Sum the geometric series for Player 1's winning probability

The total probability that Player 1 wins can be found by summing the geometric series \( \frac{1}{2} + \frac{1}{8} + \frac{1}{32} + \frac{1}{128} + \text{...} \). This series can be represented as \( P = \frac{\frac{1}{2}}{1 - \frac{1}{4}} = \frac{1/2}{3/4} = \frac{2}{3} \). Hence, the probability that Player 1 wins is \( \frac{2}{3} \).

Calculate Player 2's winning probability

The probability that Player 2 wins can be derived from the fact that the total probabilities must sum to 1. Thus, Player 2's winning probability is \( 1 - \frac{2}{3} = \frac{1}{3} \).

Key concepts

Geometric Series

A geometric series is a series of terms where each term after the first is obtained by multiplying the previous term by a fixed, non-zero number called the common ratio. In this exercise, the probabilities form a geometric series because each probability is a power of \(\frac{1}{4}\).
For Player 1, we consider the series \(\frac{1}{2} + \frac{1}{8} + \frac{1}{32} + \frac{1}{128} + \text{...}\). Here:

• Each term represents the probability of winning on a specific turn (first, second, third, etc.).
• The common ratio between consecutive terms is \(\frac{1}{4}\).

To sum this infinite geometric series, we use the formula for the sum of an infinite geometric series:
\[ S = \frac{a}{1 - r} \] where \(a\) is the first term and \(r\) is the common ratio. Plugging in \(a = \frac{1}{2}\) and \(r = \frac{1}{4}\), we get:
\[ S = \frac{\frac{1}{2}}{1 - \frac{1}{4}} = \frac{\frac{1}{2}}{\frac{3}{4}} = \frac{2}{3} \] This tells us that the probability that Player 1 wins is \(\frac{2}{3}\).

Coin Toss Probability

Probability theory helps us understand the likelihood of different outcomes when tossing coins. A coin toss is a simple random experiment with two possible outcomes: Heads (H) or Tails (T).
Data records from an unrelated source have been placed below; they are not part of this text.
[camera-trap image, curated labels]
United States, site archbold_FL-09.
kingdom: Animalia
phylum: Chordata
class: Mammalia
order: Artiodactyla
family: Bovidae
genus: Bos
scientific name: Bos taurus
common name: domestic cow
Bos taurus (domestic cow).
In this exercise, we toss two coins, and the possible outcomes for each toss are:

• HH (both heads)
• HT (one head, one tail)
• TH (one tail, one head)
• TT (both tails)

Each of these outcomes has an equal probability of \( \frac{1}{4} \). When we want two alike outcomes (HH or TT), the combined probabilities are:
\[ P(\text{HH or TT}) = \frac{1}{4} + \frac{1}{4} = \frac{1}{2} \] Likewise, the probability of getting two different outcomes (HT or TH) is also:
\[ P(\text{HT or TH}) = \frac{1}{4} + \frac{1}{4} = \frac{1}{2} \] Understanding these basic probabilities is crucial for solving problems that involve repeated trials, like in this exercise.

Independent Events

Independent events are those where the outcome of one event does not affect the outcome of another. In this exercise, each coin toss is an independent event. This means:

• The result of Player 1's turn does not affect the probability of outcomes for Player 2's turn.
• Each toss is its own event with a probability of \( \frac{1}{2} \) of getting two alike coins.

Because of this independence, we can calculate combined probabilities by multiplying the probabilities of individual events. For example, the probability that neither Player 1 wins on the first turn nor Player 2 wins on their first turn can be calculated as:
\[ P(\text{No one wins after first turn}) = P(\text{Player 1 loses}) \times P(\text{Player 2 loses}) = \frac{1}{2} \times \frac{1}{2} = \frac{1}{4} \] This concept is key to understanding why we multiply probabilities when calculating the odds for Player 1 winning on subsequent turns.
This independence also supports creating the geometric series we summed in the exercise. Each term in that series includes the product of independent event probabilities, ensuring accurate calculation of overall winning probabilities.